Differential Learning Rates in PyTorch

Using different learning rates in different layers of our artificial neural network.

PyTorch offers optimizer configuration for different learning rates in different layers.

Why Do We Do This

In some models, we need to treat the layers differently.
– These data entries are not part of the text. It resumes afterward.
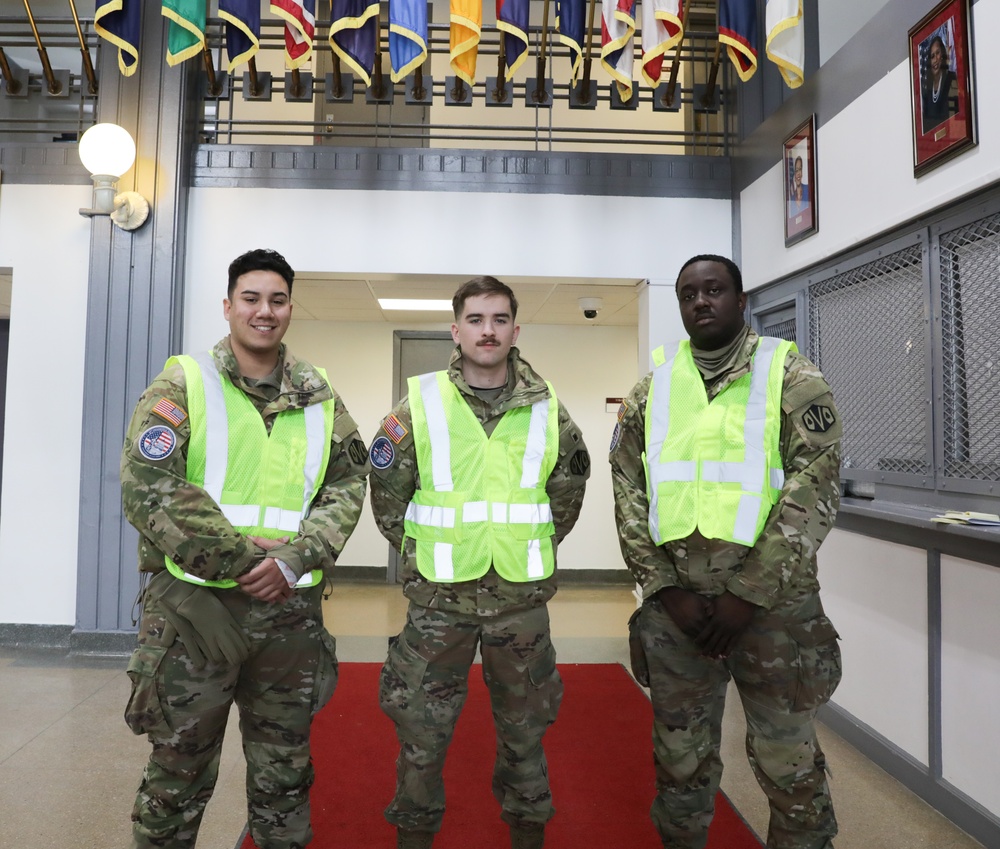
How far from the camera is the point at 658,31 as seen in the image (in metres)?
3.89

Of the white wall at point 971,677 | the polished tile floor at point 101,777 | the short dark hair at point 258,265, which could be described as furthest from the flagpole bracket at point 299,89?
the white wall at point 971,677

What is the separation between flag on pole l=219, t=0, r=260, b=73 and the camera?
12.7ft

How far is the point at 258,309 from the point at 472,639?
105 cm

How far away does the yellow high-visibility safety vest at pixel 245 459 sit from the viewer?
175 centimetres

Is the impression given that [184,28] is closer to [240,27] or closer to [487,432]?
[240,27]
For example, in transfer learning, we could fine tuning the pretrained layers using a tiny learning rate.

In the documentation of pytorch, we find that we can set optimizer parameters on a per-layer basis ¹. The example from the documentation is

optim.SGD([
    {'params': model.base.parameters()},
    {'params': model.classifier.parameters(), 'lr': 1e-3}
], lr=1e-2, momentum=0.9)

PyTorchDocs torch.optim — PyTorch 1.10.0 documentation. [cited 30 Nov 2021]. Available: https://pytorch.org/docs/stable/optim.html ↩︎

Planted: 2021-11-01 by L Ma;

References:

Dynamic Backlinks to til/machine-learning/pytorch/pytorch-differential-learning-rates:

Differential Learning Rates in PyTorch

Using different learning rates in different layers of our artificial neural network.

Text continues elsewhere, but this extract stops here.